Alex Van Halen: I wouldn't phone call it heavy metal. Again, Michael would call it large stone, for lack of a better term. Well information technology'south gotta look like it sounds, and sounds similar it looks. Like we were talking, nosotros love to have the PA audio, it'due south not actually overkill. Other bands use that organisation to fill up a forty,000 seater, we exercise it to fill upwardly a x to 15,000 seater, because we feel, nosotros shouldn't, we don't have to crank that think to the point where information technology distorts and hurts your ears, to get the same level of decibels, y'all know, equally you can with this system. We tin sit down there and say, drive it, say one-half way, and it won't distort, and yet it will exist super, I mean it's hard to explain, it's like Sensurround. Yous tin feel information technology, you know?

Marc Allan: Kind of the acoustics in here assistance a picayune bit.

Alex Van Halen: I heard the acoustics are something else in here, but our music doesn't need acoustics.

Marc Allan: I think the last time you played in Boston, you played the Orpheum, is that correct?

Alex Van Halen: Yeah.

Marc Allan: Yous've come a long way, in a comparatively short amount of time. How have things changed internally in the band since then?
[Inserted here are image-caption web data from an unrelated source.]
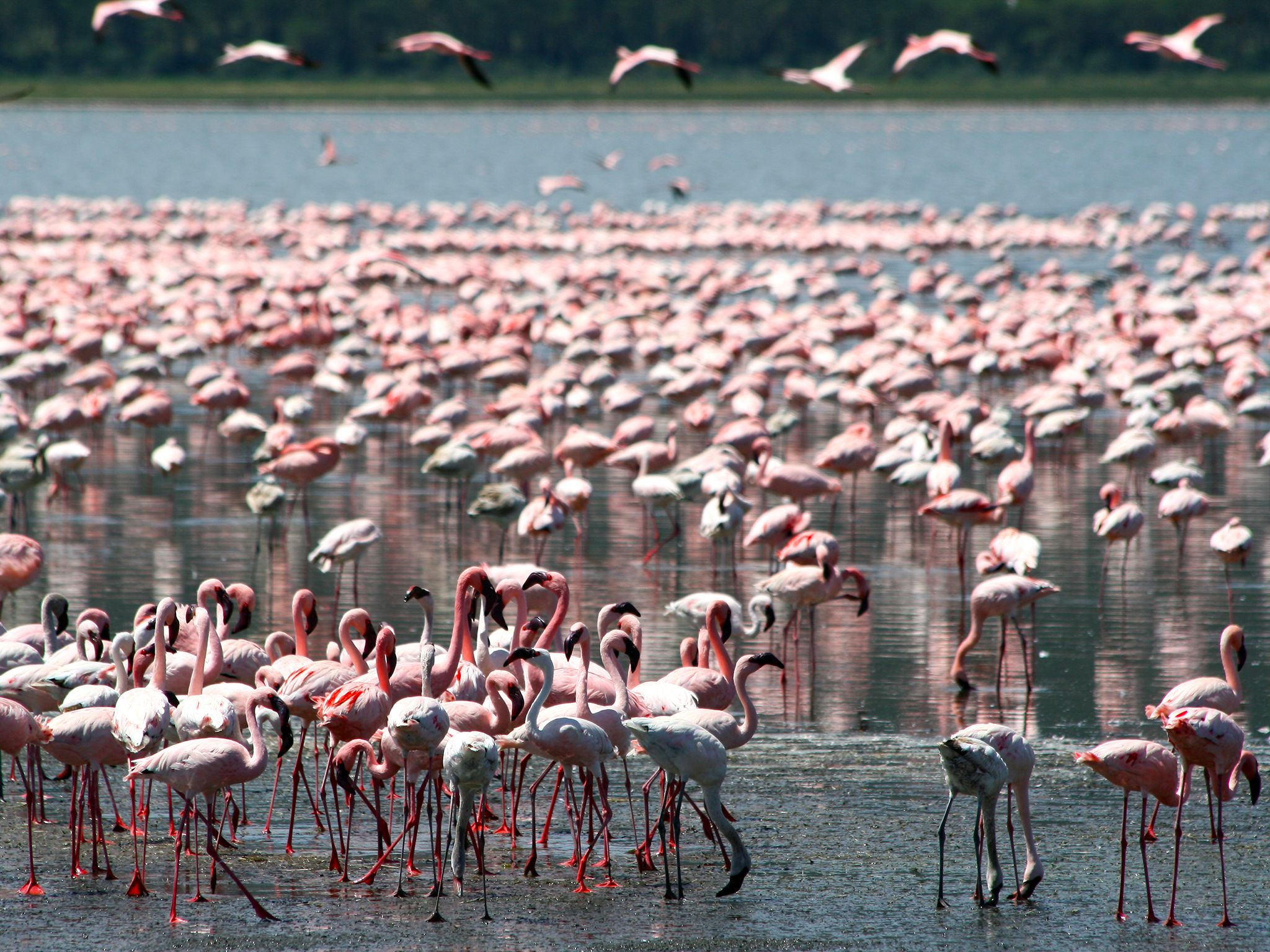 Nakuru Lake, Kenya: The Nakuru Lake's abundance of algae attracts the vast quantity of flamingos ... [Photo of the day - January 2015]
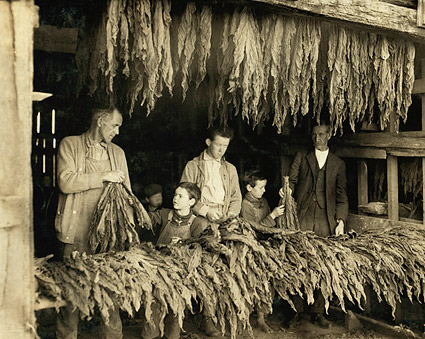 Tobacco Farmer Family Lewis Hine 1916 Photo Print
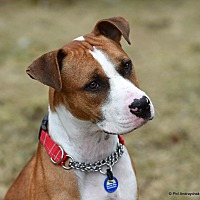 Adopt A Pet :: Paulie - Westminster, MD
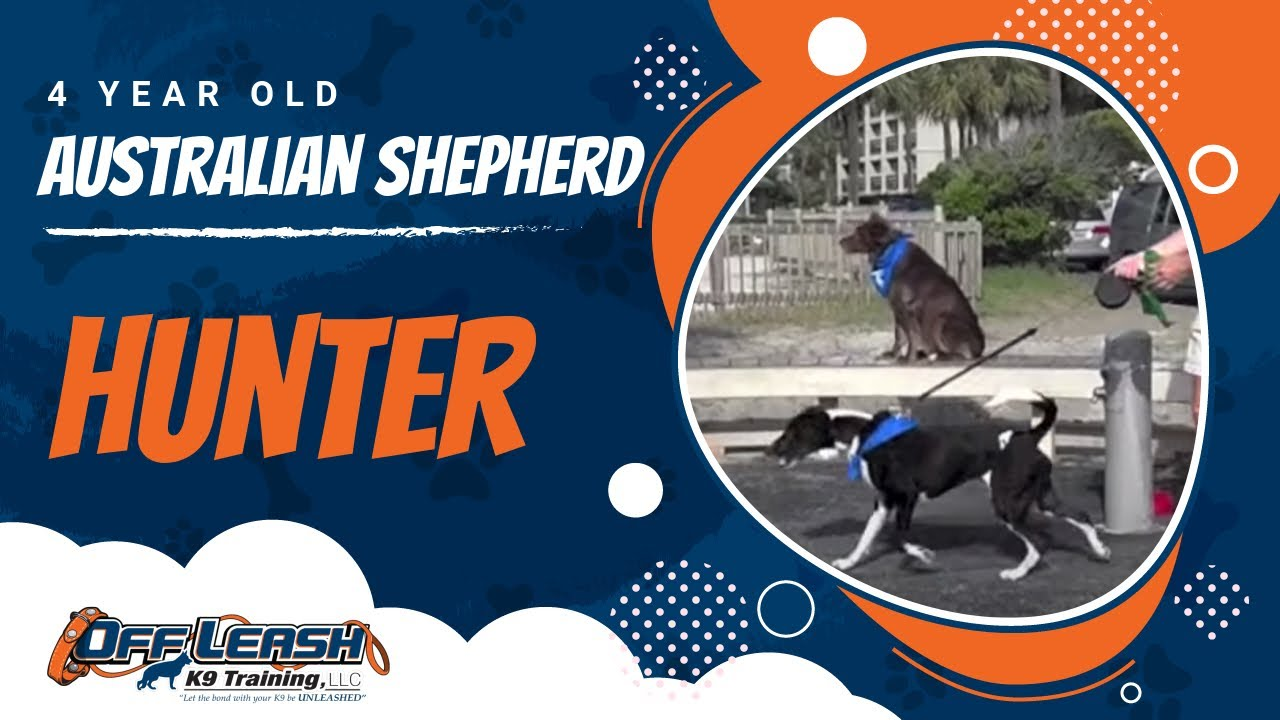 Amazing OLK9 Trained Australian Shepherd! Is Your Dog THIS Good with  Distractions?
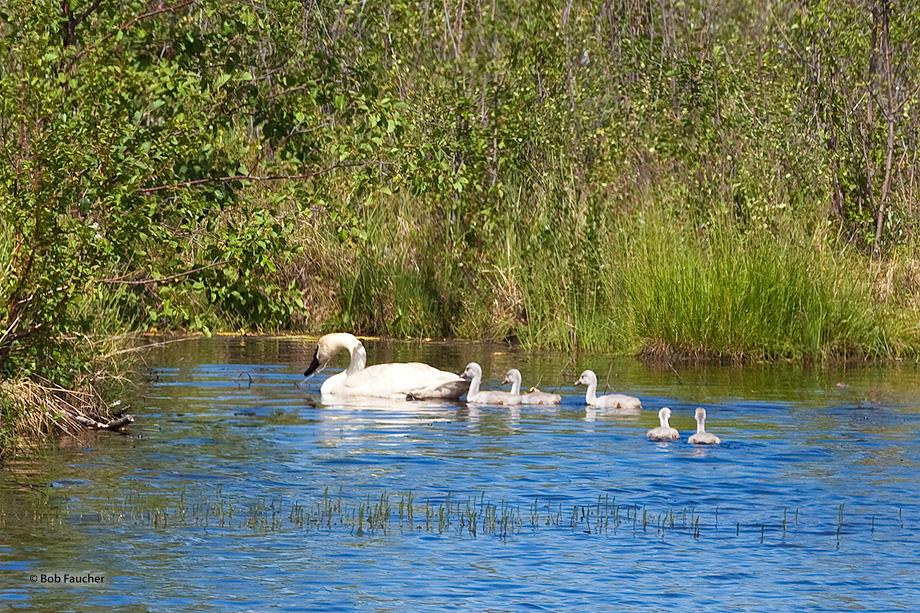 Swan,cygnet,Dot Lake,Alaska, photo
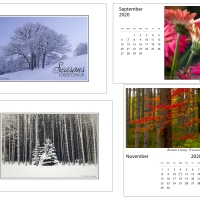 Holiday cards and 2020 desk calendars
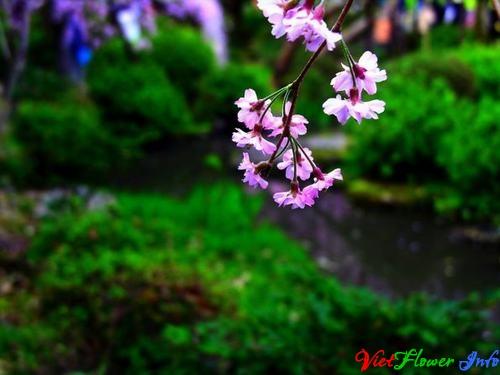 Ý nghĩa hoa anh đào - Sakura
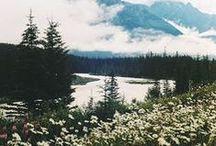 nature & scenery.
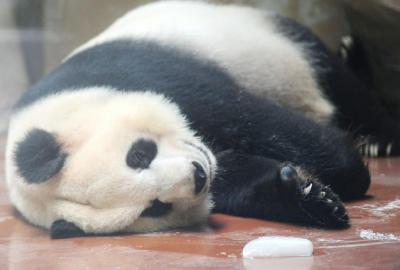 成都开启烧烤模式 熊猫抱着冰块睡觉(组图)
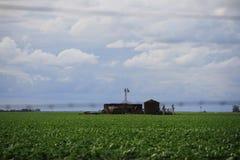 Plantação do feijão de soja Fotos de Stock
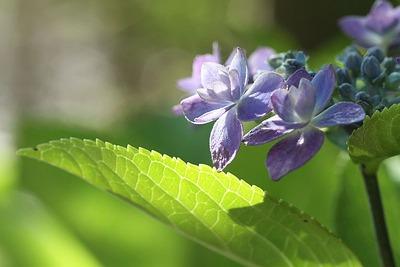 そろそろ終わりの紫陽花②
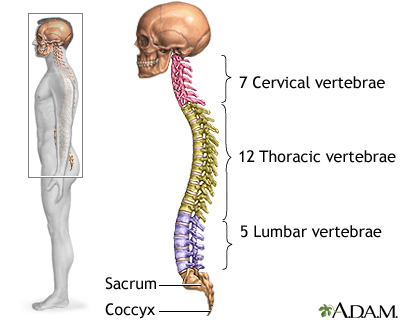 skeletal spine: medlineplus medical encyclopedia image, Skeleton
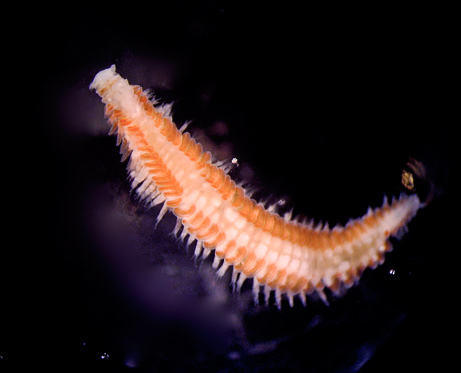 new-polychaete-eat-dead-whales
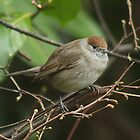 Mornin' !   - female Black cap by Rivendell7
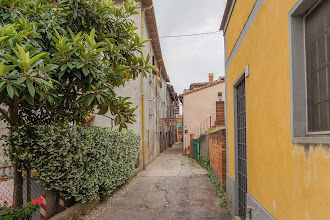 Photo: Looking down an alley on the road tin the village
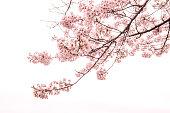 Cherry Blossom with Soft focus, Sakura season in japan,Background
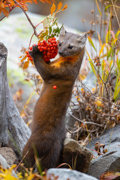 American Pine Marten - snowy range, carbon county wyoming
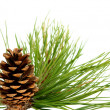 Branch with pine cone — Stock fotografie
Alex Van Halen: Well our sexual practice lives are better now. Internally, not at all. We're the same as we've e'er been, we've always wanted to do this, nosotros used to play for free, equally a matter of fact, nosotros started out, before nosotros had a managing director, before we had a tape contract, we never had an agent. All nosotros would do is take some fliers, some leaflets, put our picture on there, we'd rent the hall, put the date on it, and but plaster the unabridged LA surface area, and earlier nosotros knew it we could draw about five guys and people to these shows, you know, it was all up there by ourselves, we would set up the stage, we would rent the PA with the money that we knew we were gonna brand, and it was just recycled, the shows got bigger and bigger, more equipment, more people, and it just went on and on, and on and on. And then when nosotros signed the tape, we did it all over the world.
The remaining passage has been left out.